Problem description> In the document segment on San Francisco rental listings, what share of hosts qualify as superhosts?

Document segment>
+ + + + +

Indeed most of the listings are in the central and north-east coastal areas. Also, Downtown/Civic Center area have the lowest average price, but there is a clear seperation of a group of higher prices around 200, and another group of lower prices around 90.

### 2.3 Superhosts

Superhosts are experienced hosts who meet a certain set of requirements and are supposedly better and more qualified than regular hosts. In San Francisco 39.6% of the hosts are qualified as superhosts. The ratings are described as follow:
1. Overall: The overall experience.
2. Accuracy: How accurately did the listing page represent the space?
3. Cleanliness: Did guests feel that the space was clean and tidy?
4. Check-in: How smoothly did check-in go?
5. Communication: How well did you communicate before and during the stay? Guests often care that their host responds quickly, reliably, and frequently to their messages and questions.
6. Location: How did guests feel about the neighborhood? This may mean that there's an accurate description for proximity and access to transportation, shopping centers, city center, etc., and a description that includes special considerations, like noise, and family safety.
7. Value: Did the guest feel that the listing provided good value for the price?

In average, superhosts have a 0.2 - 0.4 higher ratings in all aspects compared to regular hosts.

![](figures\superhost_ratings.png)

## 3 Machine Learning Price Prediction

### 3.1 Model Buildling

In this section, we applied multiple machine learning methods to predict the price of a listing by the following information it provided:
1. Neighbourhood
2. Property type
3. Room type
4. Number of accommodated guests
5. Number of bathrooms
6. Number of bedrooms
7. Number of beds
8. Bed type

The rows with missing values are dropped, the categorical data: neighbourhood, property type, room type and bed type are converted into one hot encodings.

After these preprocessing, X is a 11307 row, 78 column matrix, y is a 11307 row, one column vector of prices.

X,y are divided into 70% training data and 30% testing data.

+ + + + +

Material>
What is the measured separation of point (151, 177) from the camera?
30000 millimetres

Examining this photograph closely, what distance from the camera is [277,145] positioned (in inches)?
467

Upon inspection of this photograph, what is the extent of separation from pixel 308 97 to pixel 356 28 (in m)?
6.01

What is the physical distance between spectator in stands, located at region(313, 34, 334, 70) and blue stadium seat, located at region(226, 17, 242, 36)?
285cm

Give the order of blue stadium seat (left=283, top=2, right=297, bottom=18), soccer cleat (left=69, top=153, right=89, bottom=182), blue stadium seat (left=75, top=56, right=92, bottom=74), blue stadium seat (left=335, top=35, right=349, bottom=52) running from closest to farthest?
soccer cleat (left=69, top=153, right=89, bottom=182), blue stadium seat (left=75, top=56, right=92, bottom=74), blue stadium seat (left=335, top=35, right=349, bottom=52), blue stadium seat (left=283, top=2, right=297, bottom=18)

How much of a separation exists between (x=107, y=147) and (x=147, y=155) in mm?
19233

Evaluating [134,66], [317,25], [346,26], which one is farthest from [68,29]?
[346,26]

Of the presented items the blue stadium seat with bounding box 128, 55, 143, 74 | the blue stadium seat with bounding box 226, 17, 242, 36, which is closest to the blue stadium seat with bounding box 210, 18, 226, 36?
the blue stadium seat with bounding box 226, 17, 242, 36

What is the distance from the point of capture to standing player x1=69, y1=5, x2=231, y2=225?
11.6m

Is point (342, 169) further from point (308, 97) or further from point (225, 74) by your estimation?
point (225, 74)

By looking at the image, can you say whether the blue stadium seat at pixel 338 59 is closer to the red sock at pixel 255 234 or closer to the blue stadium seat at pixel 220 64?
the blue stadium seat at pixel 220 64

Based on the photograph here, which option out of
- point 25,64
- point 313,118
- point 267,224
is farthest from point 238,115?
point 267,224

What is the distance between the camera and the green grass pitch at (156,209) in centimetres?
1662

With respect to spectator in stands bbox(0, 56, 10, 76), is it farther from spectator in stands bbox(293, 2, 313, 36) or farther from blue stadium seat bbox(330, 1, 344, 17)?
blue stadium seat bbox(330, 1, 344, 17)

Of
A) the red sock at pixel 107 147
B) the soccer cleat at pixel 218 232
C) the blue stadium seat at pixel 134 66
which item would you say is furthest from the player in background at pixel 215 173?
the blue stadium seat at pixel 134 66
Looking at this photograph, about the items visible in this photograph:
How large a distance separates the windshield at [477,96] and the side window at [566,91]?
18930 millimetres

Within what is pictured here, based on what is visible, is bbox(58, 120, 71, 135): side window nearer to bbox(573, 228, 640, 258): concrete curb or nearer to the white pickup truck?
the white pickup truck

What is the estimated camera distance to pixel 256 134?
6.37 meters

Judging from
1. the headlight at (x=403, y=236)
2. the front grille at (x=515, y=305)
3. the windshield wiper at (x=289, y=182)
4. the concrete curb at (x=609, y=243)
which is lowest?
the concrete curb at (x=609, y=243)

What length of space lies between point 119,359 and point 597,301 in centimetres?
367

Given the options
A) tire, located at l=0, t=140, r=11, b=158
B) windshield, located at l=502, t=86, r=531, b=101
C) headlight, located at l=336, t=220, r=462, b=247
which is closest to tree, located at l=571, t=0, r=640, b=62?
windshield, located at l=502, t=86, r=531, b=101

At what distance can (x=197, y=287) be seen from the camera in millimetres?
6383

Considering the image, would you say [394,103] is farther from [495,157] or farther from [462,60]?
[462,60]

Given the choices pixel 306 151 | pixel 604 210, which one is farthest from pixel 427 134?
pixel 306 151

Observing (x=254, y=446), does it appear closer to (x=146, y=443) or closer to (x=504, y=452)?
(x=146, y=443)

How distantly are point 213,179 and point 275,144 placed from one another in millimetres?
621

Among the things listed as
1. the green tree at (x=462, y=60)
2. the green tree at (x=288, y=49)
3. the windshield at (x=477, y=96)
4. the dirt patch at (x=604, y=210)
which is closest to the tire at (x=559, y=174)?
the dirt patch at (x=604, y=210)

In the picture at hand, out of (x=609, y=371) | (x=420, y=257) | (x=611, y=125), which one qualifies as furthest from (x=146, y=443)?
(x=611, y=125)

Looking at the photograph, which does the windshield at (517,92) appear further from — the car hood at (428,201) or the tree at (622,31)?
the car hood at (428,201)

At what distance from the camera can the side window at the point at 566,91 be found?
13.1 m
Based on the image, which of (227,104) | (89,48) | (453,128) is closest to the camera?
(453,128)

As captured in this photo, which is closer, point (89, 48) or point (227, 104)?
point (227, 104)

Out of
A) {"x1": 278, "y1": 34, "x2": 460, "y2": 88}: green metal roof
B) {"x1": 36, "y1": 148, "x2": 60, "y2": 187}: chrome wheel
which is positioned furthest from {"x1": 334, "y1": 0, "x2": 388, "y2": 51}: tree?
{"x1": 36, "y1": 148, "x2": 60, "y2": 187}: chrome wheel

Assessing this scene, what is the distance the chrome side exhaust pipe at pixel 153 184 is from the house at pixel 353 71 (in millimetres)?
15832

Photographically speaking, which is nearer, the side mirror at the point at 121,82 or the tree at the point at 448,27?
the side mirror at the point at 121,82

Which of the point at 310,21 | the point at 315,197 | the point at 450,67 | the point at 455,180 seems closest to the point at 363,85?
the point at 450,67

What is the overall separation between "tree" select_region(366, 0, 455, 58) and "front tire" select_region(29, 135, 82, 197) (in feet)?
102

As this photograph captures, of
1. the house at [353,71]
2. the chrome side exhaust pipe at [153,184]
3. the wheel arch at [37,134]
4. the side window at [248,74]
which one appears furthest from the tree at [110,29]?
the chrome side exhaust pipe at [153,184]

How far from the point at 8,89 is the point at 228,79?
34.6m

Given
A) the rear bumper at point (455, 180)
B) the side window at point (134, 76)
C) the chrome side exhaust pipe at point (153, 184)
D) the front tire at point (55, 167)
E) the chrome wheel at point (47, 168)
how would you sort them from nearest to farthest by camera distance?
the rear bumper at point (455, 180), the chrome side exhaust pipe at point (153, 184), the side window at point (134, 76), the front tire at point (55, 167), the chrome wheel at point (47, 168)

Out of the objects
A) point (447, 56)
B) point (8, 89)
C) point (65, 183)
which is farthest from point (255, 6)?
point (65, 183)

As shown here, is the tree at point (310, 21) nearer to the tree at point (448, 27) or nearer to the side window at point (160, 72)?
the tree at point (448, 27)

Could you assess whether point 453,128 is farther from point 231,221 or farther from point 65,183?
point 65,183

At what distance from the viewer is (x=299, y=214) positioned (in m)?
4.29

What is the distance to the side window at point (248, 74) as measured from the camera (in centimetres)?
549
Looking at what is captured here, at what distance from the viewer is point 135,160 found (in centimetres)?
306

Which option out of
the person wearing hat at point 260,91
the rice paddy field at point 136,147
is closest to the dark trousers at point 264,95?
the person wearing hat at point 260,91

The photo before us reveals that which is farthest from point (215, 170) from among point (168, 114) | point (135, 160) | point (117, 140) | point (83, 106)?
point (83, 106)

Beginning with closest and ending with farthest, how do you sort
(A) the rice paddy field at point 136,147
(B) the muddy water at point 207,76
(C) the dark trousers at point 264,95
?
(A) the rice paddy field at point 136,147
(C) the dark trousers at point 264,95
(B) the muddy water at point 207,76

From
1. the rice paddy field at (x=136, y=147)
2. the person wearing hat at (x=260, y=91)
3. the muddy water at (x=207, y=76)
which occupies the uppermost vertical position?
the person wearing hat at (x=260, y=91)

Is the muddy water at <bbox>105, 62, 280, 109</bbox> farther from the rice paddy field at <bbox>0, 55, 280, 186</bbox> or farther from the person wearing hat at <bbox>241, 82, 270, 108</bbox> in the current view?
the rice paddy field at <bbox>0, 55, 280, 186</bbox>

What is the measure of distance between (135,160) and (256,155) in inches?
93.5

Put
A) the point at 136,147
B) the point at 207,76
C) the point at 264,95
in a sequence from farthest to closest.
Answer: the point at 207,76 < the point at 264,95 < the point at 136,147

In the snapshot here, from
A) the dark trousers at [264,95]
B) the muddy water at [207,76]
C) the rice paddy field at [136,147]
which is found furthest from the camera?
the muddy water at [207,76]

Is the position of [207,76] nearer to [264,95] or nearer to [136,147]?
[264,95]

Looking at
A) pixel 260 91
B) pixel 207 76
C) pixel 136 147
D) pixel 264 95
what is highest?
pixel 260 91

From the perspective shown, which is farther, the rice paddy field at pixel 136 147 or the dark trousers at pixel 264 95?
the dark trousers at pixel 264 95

+ + + + +

Final result> 39.6% of the hosts in San Francisco are superhosts.